Optimal Routing Protocols for Large Data Centers - A Technological Feast

To enable large-scale Layer 2 communication between virtual machines (VMs) and containers (Docker) in data centres, various networking technologies have emerged. These include technologies based on routing protocols like Transparent Interconnection of Many Links (TRILL) and Shortest Path Bridging (SPB), as well as overlay technologies such as Extensible Virtual LAN (VXLAN) and Network Virtualization Using Generic Routing Encapsulation (NVGRE). However, these technologies have not been widely adopted due to their complexity and the varying capabilities of networking equipment.

Today, data centre (IDC) networks are returning to their original simplicity and becoming independent from business operations. Simplicity and reliability are now the primary requirements. Data centres only need to offer simple and reliable layer 3 underlay networking, while the layer 2 overlay network relies more on host-side software or smart network cards.

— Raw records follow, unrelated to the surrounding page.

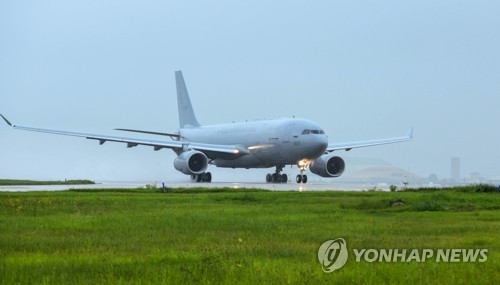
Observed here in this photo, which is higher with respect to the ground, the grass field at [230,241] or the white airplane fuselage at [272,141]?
the white airplane fuselage at [272,141]

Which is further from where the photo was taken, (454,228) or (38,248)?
(454,228)

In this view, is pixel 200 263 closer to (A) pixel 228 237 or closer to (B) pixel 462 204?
(A) pixel 228 237

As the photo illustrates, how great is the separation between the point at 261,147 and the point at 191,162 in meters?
5.88

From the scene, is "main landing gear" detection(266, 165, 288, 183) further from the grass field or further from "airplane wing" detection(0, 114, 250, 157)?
the grass field

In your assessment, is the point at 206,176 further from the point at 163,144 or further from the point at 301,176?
the point at 301,176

So, how do you choose a suitable routing protocol for the layer 3 networking of the data centre? This article focuses on the large data centre scenario and aims to provide a definitive answer.

IDC Network Architecture Evolution

Since the economic foundation influences the rest of the system. Similarly, the physical network architecture of a data centre largely influences the planning of routing protocols. When designing the architecture, it is recommended to read "Technology Feast | Internet Data Centre Network 25G Network Architecture Design." This article provides a brief introduction to IDC network architecture in order to clarify the relationship between the infrastructure and the selection of routing protocols.

Traditional architecture of data centre networks

Figure 1: Traditional data centre network architecture (internal, excluding gateway area)

Figure 1 depicts the network architecture of a conventional data centre.
● Traditional IDCs primarily offer services that allow external access to data centres.

● The flow distribution follows the 80/20 model, mainly in a north-south direction with minimal east-west flow.

● The network architecture design follows a three-level structure consisting of core, aggregation, and access. The downward aggregation uses a large layer 2 network, while the aggregation and core horizontally employ the manufacturer's private virtualization technology to ensure reliability.

● The traffic bottleneck occurs at the egress, and a high convergence ratio (10:1 or even greater) can be maintained inside the IDC.

In recent years, the deployment of cloud computing, big data, and other business technologies has led to the widespread use of distributed computing, distributed storage, and other technologies within IDCs. From a networking standpoint, there has been a significant increase in east-west traffic within IDCs, leading to a shift from the traditional 80/20 traffic model to a model dominated by east-west traffic.

Hence, the traditional network architecture started to exhibit numerous drawbacks and began to fail.

1. Poor scalability: The network size is limited by the number of core switch ports, making it difficult to expand capacity smoothly.

2. High convergence ratio: The traffic model designed for north-south traffic resembles a triangle, leading to decreased performance as traffic increases. Additionally, the east-west bandwidth is seriously insufficient.

3. Complex operation and maintenance due to a single control plane: The reliability of the aggregation and core relies on the manufacturer's horizontal virtualization technology. The single control plane of virtualization technology has clear disadvantages, and upgrading the version without interrupting business (In-Service Software Upgrade, ISSU) is difficult.

Fabric network architecture

In order to address the challenges encountered by traditional IDC networks, a new networking technology, Fabric network architecture, has gradually emerged.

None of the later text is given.